Indian Parliamentary Panel Calls for IPI Pipe Revival
A parliamentary committee on oil and natural gas has said that India should look at reviving the long-delayed Iran-Pakistan-India (IPI) gas pipeline project given the changed international environment.
“Government should examine the idea of reviving the project as international conditions have become favourable following lifting of sanctions against Iran,” the panel said in the report published March 17.
The idea of the IPI pipeline took concrete shape in the 1990s. Discussions between the governments of Iran and Pakistan started in 1994. A preliminary agreement was signed in 1995. Later Iran made a proposal to extend the pipeline from Pakistan into India. In February 1999, a preliminary agreement between Iran and India was signed. However, India later withdrew from the project citing security reasons. Now only the Iran-Pakistan (IP) section of the pipeline is in the works with Iran having finished laying the pipeline on its soil. Pakistan has not started work on its side of the border yet.
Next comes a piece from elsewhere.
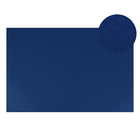 Картон цветной, Двусторонний: текстурный/гладкий, 210 х 297 мм, Sadipal Fabriano Elle Erre, 220 г/м, синий, BLUE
However, many experts and government officials believe the project may never take off as US still remains opposed to it and Washington has on numerous occasions advocated the Turkmenistan-Afghanistan-Pakistan-India (TAPI) over the Iran pipeline. On December 13, 2015, the ground-breaking ceremony to start the work on the Turkmen leg of the TAPI pipeline was held at Mary, Turkmenistan. Both Afghanistan and Pakistan initiated front-end engineering and design, route survey and right of way exercise earlier this year.